If back-to-school dread haunts your summers, a good campus novel may be just what you need to daydream and romanticize your scholarly pursuits to make them feel a little less overwhelming. The campus novel (otherwise known as the academic novel) offers enigmatic narratives of romance and obsession, mystery, and coming-of-age fixed around a university campus. The beloved dark academia niche is nestled within this literary genre and has been transfixing readers for decades.
One of the most revered contemporary campus novels, The Secret History by Donna Tartt, is not included in this list (despite my undying love for it). This is because I wanted to highlight some lesser-known reads that show the versatility of this subgenre. So, without further ado, let’s jump right in!
Harvard Square by Andre Aciman
From the author of Call Me By Your Name comes another stunning, raw novel exploring powerful themes of identity, exile, and assimilation. It follows an unnamed protagonist taking his sullen teenage son on a summer college tour, culminating with his alma mater: Harvard. His return to Cambridge, Massachusetts, stirs up memories from the summer of 1977 when he formed a life-changing connection with a Tunisian Berber taxi driver.
This Side of Paradise by F.Scott Fitzgerald
Fitzgerald’s semi-autobiographical debut novel is a perfect back-to-school read that follows the quixotic Amory Blaine, a student at Princeton University. We first meet Amory in prep school and follow his arc through the enchanting glitz of the Jazz Age in New York. Between uncertainty and audacity, cynicism and romanticism, Fitzgerald spins an unforgettable tale of youth and disillusionment.
All Is Forgotten, Nothing Is Lost by Lan Samantha Chang
An ode to the highs and lows of the creative journey, All is Forgotten, Nothing is Lost hones in on Bonneville, a renowned writing school. Therein, a captivating poet and professor named Miranda Sturgis both excites and frightens her students. Two enterprising young prospects, Roman and Bernard, strive to gain her admiration, but in the process, the boundaries between friendship, mentorship, and love start to blur.

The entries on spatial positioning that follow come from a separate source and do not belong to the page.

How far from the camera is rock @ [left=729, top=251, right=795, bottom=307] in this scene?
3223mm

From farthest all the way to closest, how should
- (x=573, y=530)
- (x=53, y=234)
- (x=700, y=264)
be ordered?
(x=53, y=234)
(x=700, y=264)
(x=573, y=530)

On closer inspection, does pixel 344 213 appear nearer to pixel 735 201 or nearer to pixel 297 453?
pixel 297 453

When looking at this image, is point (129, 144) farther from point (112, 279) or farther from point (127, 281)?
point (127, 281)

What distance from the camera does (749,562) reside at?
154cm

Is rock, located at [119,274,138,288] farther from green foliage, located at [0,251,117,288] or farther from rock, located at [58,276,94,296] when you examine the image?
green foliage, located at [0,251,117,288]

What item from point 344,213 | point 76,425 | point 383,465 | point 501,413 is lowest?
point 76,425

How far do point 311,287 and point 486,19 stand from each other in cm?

Foster Dade Explores the Cosmos by Nash Jenkins
The most recent campus novel on our list, Nash Jenkins’ debut, is an immersive coming-of-age tale chock full of 2000s nostalgia. Incorporating blog posts, text archives, and playlists to bring Foster Dade’s boarding school experience to light, this novel uses a unique lens of investigative journalism to explore social class and privilege, toxic masculinity, mental health, and more.

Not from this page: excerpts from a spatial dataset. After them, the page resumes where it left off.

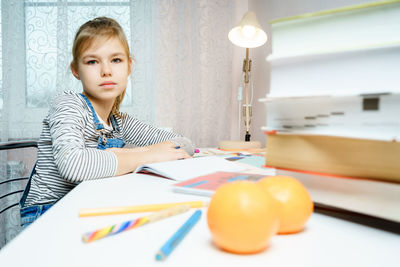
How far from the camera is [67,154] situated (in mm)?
668

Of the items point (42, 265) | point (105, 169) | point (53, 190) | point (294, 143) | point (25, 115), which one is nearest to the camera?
point (42, 265)

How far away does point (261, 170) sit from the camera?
2.22ft

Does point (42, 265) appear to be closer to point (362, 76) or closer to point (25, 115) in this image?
point (362, 76)

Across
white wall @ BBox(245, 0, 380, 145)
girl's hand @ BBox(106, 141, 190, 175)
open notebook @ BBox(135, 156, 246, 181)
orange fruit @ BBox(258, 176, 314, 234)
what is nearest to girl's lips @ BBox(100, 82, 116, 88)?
girl's hand @ BBox(106, 141, 190, 175)

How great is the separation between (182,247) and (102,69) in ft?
2.75

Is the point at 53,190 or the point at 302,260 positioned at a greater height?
the point at 302,260

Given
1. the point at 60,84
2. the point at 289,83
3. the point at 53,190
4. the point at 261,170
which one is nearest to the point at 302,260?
the point at 289,83

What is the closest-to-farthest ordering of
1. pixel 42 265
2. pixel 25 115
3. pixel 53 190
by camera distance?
pixel 42 265
pixel 53 190
pixel 25 115

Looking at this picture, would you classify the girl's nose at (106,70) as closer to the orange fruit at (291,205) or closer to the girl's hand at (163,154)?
the girl's hand at (163,154)

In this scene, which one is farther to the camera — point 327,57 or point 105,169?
point 105,169

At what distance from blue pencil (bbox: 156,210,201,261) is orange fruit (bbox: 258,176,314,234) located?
83 millimetres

Straight Man by Richard Russo
For a more witty spin on the campus novel subgenre, Richard Russo’s Straight Man centers on William Henry Devereaux Jr, English department chair at an underfunded college in Pennsylvania. In the span of one single chaotic week, Devereaux endures a slew of bizarre encounters amidst a deeply divided English department. The result is a poignant blend of absurdity and humanity within the sphere of higher education that is both thought-provoking and greatly entertaining.

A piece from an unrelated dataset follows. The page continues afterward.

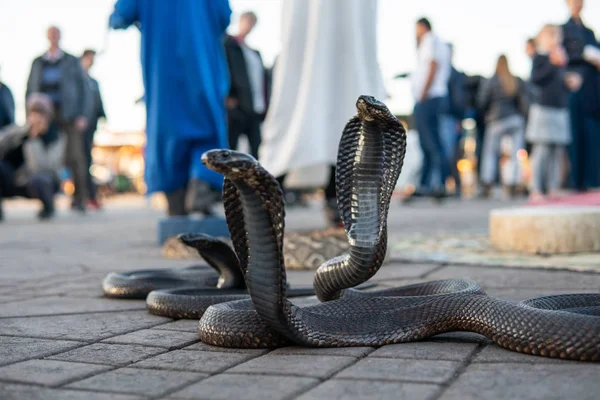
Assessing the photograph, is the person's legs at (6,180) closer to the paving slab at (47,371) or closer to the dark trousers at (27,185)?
the dark trousers at (27,185)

The Accursed by Joyce Carol Oates
The Accursed takes the campus novel into gothic territory with a chilling tale set in Princeton, NJ, at the turn of the 20th century. Beneath the surface of a seemingly quaint and tranquil town lies a terrifying supernatural underworld and a powerful curse. From the eye of a historian, Oates crafts an atmospheric story spurred by the abduction of a young bride that even crosses paths with famous figures like Woodrow Wilson, Mark Twain, and Upton Sinclair, among others.
Stoner by John Edward Williams
This truly luminous classic follows the life of William Stoner, born into rural poverty in Missouri. When sent away to study agronomy at the state university, he quickly discovers a passion for studying English and embarks on the life of a scholar. However, as time goes on, Stoner faces a series of setbacks and disappointments in his career, marriage, and family life. All of which leads him to turn inward and confront his solitude, fashioning him an estranged existential hero.